A indústria automobilística é das mais complexas por precisar de uma variedade de fornecedores combinados para a sua produção, por isso ela emprega mais que muitas outras. Com a automação passou a gerar bem menos empregos, mas ainda precisa de uma grande cadeia produtiva para compor o produto final. Como tal, ela deve integrar todo um esforço de industrialização efetivamente nacionalista, que se propõe estruturante e com objetivo de dar autonomia produtiva do país em relação às demais nações. Nesse processo é comum a adoção da imitação em seu início, dada a defasagem tecnológica dos países periféricos. Nem Gurgel, com toda sua originalidade, construiu um motor próprio por boa parte da vida da empresa (adotava motores Volkswagen).
Gurgel foi um engenheiro formidável, competente, visionário, e sobretudo, nacionalista. Dizia que sua empresa não era multinacional, e sim, muito nacional. Queria fabricar carros desde cedo, e procurou um nicho específico que considerasse as necessidades do país, um país de baixa renda, com infraestrutura precária. Criou um pequeno utilitário, o X-12, que fez sucesso comercial, e a partir dele desenvolveu outros projetos, inclusive o primeiro elétrico nacional (conforme fonte citada anteriormente). Lutou por seu projeto original, mas não teve suporte adequado e, como muitas empresas nacionais, não sobreviveu à abertura comercial de 1990, falindo pouco depois. Se o país tivesse um projeto nacionalista consistente, não teria deixado isso acontecer e sua fábrica hoje poderia ser referência na produção de elétricos em parceria com outra empresa nacional consolidada na fabricação de motores elétricos, a WEG (https://pt.wikipedia.org/wiki/WEG_S.A.).

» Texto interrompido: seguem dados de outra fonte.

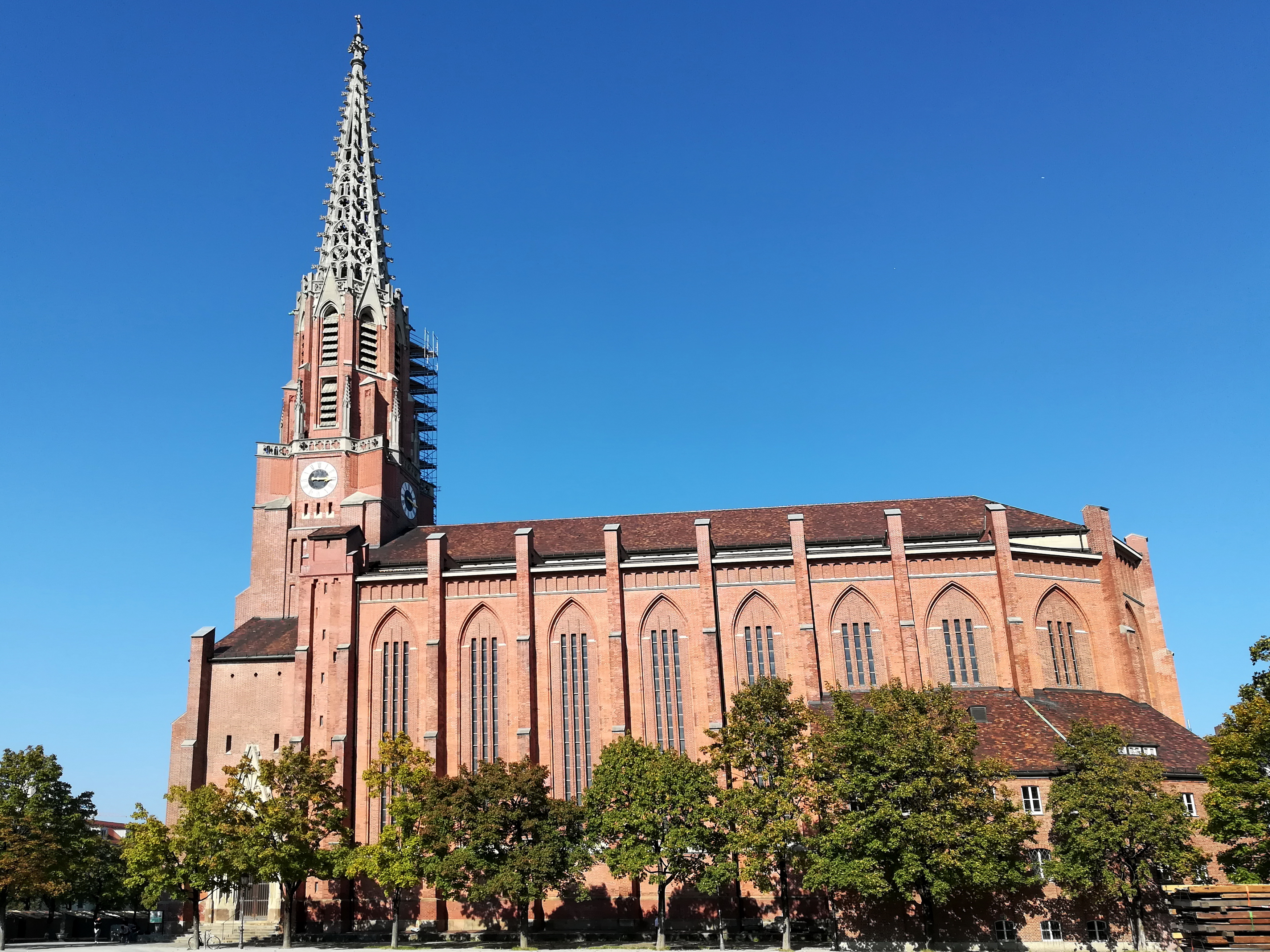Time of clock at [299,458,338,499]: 3:15
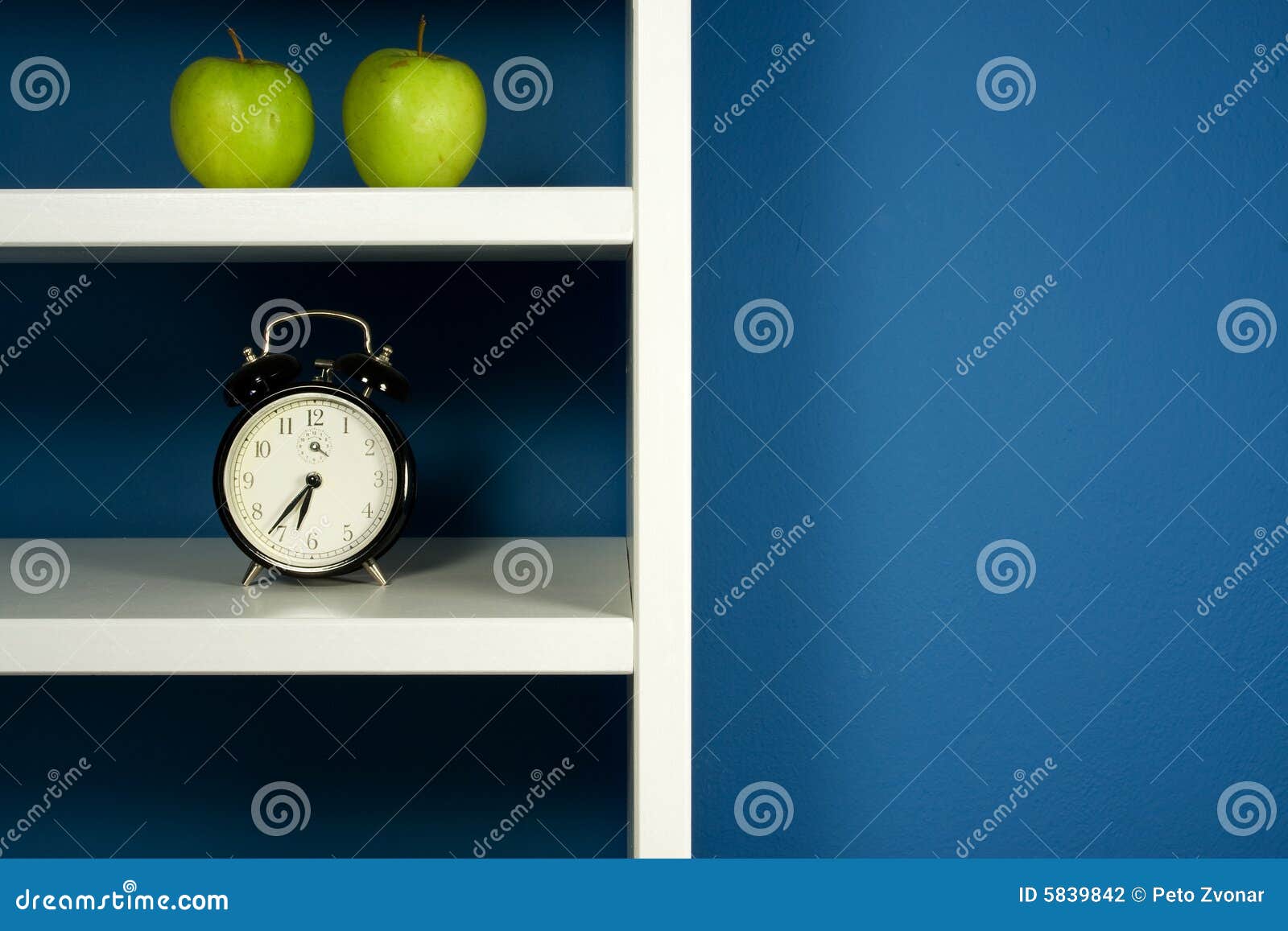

Uma parte de nossas elites já foi nacionalista, principalmente na fase de Vargas, quando se juntaram e conseguiram impor projetos de desenvolvimento autônomo e de longo prazo no país, mas essas foram se dispersando com a rearticulação das elites conservadoras apoiadas por grupos estrangeiros, que reafirmaram a nossa ‘vocação’ primário exportadora, e voltamos a vender para fora basicamente frutas, cereais e carnes para o estrangeiro. Fora disso só os aviões se destacam, que são resultados de um esforço nacionalista pontual com a fundação da, inicialmente estatal, EMBRAER, e assim entregamos e extenso mercado de veículos local (que chegou a ser o sexto maior no mundo) a produtores estrangeiros, fabricados internamente ou importados.
O Brasil é um país de grandes extensões, economia com possibilidades significativas, contudo, premido por uma condição periférica. Falta encarar o desafio da estruturação ampla, superando a existência de ilhas de desenvolvimento cercada de pobreza por todos lados. Na modernidade da produção limpa levamos vantagem em relação a muitos países, na medida em que temos rios para hidroelétricas, temperatura e clima para usinas eólicas e minerais em terras raras. Tudo isso exige concepção e projeto nacionalista de aproveitamento para que o usufruto seja predominantemente local, e não internacional. Quando tivermos essa concepção clara, grandes empreendedores como Gurgel terão sua obra produtiva incentivada e apoiada para que possam sobreviver a adversidades e crescer para suprir o mercado, especialmente o brasileiro.
* Professor titular do departamento de economia da Universidade federal da Paraíba.